The new GAO report says the FSIS administrator should:
document the agency’s process for deciding which products to consider for new pathogen standards, including the basis on which such decisions should be made.
Set time frames for determining what pathogen standards or additional policies are needed to address pathogens in beef carcasses, ground beef, pork cuts and ground pork.
Include available information on the effectiveness of on-farm practices to reduce the level of pathogens as part of finalizing agency guidelines for controlling Salmonella in hogs.
In a four-page letter, USDA’s Acting Deputy Under Secretary for Food Safety, Carmen Rottenberg concurred with GAO’s recommendations.
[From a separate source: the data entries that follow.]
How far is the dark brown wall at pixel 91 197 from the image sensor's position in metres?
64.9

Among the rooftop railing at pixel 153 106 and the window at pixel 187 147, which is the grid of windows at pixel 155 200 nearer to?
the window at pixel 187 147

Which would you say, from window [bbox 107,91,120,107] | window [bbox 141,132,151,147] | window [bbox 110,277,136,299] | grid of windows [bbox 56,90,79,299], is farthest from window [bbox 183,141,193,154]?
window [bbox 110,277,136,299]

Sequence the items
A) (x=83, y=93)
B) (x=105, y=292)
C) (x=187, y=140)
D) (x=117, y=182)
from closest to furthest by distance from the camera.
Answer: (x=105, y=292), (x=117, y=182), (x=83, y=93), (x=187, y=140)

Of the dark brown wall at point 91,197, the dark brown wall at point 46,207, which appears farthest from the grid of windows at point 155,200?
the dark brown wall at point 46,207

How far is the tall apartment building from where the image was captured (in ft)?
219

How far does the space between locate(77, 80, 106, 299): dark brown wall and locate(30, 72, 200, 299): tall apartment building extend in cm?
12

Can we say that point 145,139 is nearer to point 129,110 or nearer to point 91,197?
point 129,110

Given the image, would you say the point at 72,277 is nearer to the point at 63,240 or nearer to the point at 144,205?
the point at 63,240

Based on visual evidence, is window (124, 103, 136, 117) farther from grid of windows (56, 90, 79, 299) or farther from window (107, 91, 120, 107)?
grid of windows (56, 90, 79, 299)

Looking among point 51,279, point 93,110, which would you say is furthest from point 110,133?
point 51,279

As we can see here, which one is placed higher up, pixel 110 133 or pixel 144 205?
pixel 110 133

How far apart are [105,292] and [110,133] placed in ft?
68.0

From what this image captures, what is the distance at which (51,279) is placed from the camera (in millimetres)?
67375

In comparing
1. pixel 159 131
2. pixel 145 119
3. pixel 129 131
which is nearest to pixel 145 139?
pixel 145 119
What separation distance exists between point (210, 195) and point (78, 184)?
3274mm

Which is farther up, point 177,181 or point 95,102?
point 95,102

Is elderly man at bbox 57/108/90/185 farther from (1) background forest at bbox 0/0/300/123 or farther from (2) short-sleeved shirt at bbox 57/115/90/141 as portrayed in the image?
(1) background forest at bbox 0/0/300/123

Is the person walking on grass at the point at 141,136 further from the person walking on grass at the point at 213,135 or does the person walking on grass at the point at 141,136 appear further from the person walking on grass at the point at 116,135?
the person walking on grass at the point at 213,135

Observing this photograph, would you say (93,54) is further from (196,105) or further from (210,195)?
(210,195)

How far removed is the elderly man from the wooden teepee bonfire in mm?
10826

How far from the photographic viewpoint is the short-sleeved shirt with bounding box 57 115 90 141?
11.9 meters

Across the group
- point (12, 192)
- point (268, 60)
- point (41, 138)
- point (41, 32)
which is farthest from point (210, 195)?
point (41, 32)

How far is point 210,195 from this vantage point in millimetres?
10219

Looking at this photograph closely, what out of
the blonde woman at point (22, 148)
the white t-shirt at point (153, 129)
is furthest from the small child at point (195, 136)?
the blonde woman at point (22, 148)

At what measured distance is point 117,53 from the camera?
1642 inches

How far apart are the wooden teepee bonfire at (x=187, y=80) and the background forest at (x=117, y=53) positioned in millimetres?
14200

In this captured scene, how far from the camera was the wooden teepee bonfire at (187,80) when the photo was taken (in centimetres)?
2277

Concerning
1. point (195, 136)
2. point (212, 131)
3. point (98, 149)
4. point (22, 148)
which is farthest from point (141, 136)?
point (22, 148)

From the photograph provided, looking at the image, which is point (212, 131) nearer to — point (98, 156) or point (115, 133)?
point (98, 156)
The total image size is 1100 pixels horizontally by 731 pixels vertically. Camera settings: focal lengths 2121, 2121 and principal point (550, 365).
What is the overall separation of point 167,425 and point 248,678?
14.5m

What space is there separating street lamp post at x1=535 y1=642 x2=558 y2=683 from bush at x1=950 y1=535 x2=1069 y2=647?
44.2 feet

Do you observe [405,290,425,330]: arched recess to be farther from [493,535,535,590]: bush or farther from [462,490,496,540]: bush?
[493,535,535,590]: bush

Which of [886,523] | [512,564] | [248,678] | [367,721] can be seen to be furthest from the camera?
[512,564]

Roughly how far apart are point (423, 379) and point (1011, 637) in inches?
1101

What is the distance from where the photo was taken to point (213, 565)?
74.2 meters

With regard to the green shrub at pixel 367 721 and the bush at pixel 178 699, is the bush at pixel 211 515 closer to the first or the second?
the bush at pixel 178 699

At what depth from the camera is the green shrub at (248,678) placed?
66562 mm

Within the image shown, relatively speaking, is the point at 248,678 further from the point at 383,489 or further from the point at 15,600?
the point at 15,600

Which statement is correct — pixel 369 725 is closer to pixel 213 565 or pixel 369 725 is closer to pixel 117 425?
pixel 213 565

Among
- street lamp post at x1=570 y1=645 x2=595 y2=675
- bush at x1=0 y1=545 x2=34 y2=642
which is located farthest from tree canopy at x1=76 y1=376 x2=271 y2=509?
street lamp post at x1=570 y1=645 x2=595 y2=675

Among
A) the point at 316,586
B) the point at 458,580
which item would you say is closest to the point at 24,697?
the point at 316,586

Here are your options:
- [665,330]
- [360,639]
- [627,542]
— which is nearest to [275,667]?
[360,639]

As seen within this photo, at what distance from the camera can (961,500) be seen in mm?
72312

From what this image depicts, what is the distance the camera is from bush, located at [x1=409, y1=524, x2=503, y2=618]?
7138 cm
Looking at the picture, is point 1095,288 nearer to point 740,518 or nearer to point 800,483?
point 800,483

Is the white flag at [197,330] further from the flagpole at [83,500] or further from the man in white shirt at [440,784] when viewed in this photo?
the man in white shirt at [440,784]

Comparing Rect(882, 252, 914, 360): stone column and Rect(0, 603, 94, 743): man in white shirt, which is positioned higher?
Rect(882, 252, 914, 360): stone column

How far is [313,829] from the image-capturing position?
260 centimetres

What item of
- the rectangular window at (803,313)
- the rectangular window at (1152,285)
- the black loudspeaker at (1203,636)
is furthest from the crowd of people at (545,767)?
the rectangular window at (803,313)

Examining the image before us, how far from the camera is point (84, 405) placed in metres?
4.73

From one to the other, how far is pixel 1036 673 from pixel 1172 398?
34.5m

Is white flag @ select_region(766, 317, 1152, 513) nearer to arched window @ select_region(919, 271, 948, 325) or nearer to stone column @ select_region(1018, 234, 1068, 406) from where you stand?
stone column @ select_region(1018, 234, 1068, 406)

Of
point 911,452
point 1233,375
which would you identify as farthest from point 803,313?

She also provided additional perspective on the issues raised in the review. FSIS has no pre-harvest, on-farm jurisdiction.
The agency is providing guidelines on the reduction of Salmonella in market hogs based on the available science. Rottenberg also said FSIS lacks mandatory recall authority, and with Salmonella and Campylobacter not ordinarily adulterants in raw product, it would not be recalled in normal circumstances.
GAO revisited FSIS progress at the behest of three Senate Democrats — Dianne Feinstein of California, Richard Durbin of Illinois, and Kirsten Gillibrand of New York. They’ve sent the new report with four of their own questions in a letter to Secretary of Agriculture Sonny Perdue, asking for a response by May 7.
The Senators want to know if FSIS has developed pathogen standards for such products as turkey breasts and pork chops, what the timeline and process for new standards is, and when the agency will issue on-farm guidelines for controlling pathogens in hogs. Finally, they want to know how FSIS is using whole genome sequencing of foodborne pathogens.